>> START Task material

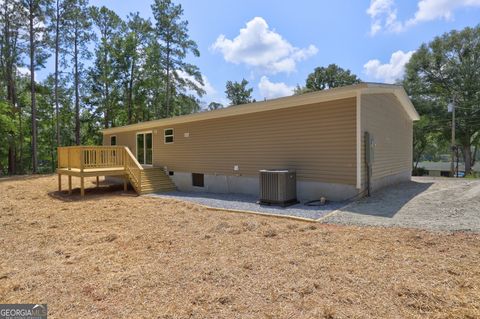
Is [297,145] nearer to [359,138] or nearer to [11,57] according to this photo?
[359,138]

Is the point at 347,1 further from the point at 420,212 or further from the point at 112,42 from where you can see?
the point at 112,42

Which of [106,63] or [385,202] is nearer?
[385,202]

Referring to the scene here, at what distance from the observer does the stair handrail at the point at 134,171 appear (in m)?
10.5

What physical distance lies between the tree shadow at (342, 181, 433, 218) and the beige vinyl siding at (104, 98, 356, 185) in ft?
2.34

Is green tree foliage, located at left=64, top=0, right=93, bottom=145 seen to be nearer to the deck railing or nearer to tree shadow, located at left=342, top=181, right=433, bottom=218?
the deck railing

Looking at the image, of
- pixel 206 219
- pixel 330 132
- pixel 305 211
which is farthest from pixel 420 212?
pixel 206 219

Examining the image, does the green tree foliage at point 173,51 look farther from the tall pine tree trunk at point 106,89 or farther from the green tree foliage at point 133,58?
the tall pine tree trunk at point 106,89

>> END Task material
>> START Task material

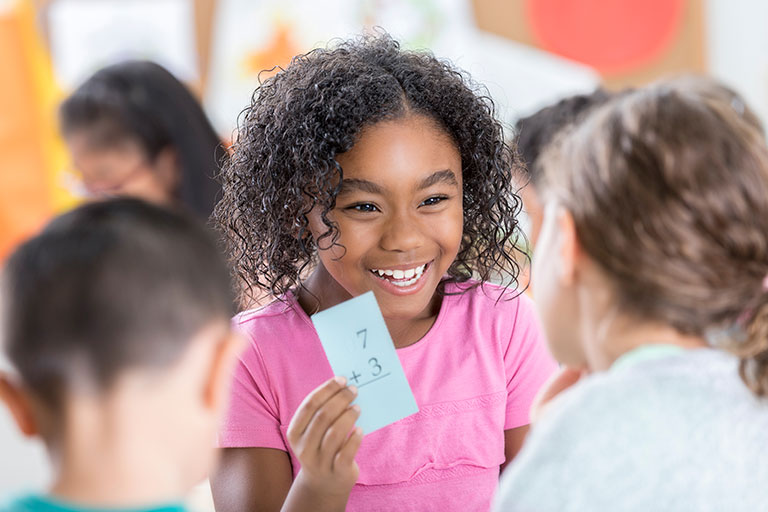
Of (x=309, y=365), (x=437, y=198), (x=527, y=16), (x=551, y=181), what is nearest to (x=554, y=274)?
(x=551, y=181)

>> END Task material

Pull out every line in the rows above that contains the word "distance". Case counts.

Referring to the scene here, at what distance from the observer does the stair handrail at the point at 134,171 appear (in m)?
What physical distance lies between the tree shadow at (342, 181, 433, 218) and the beige vinyl siding at (104, 98, 356, 185) in ft?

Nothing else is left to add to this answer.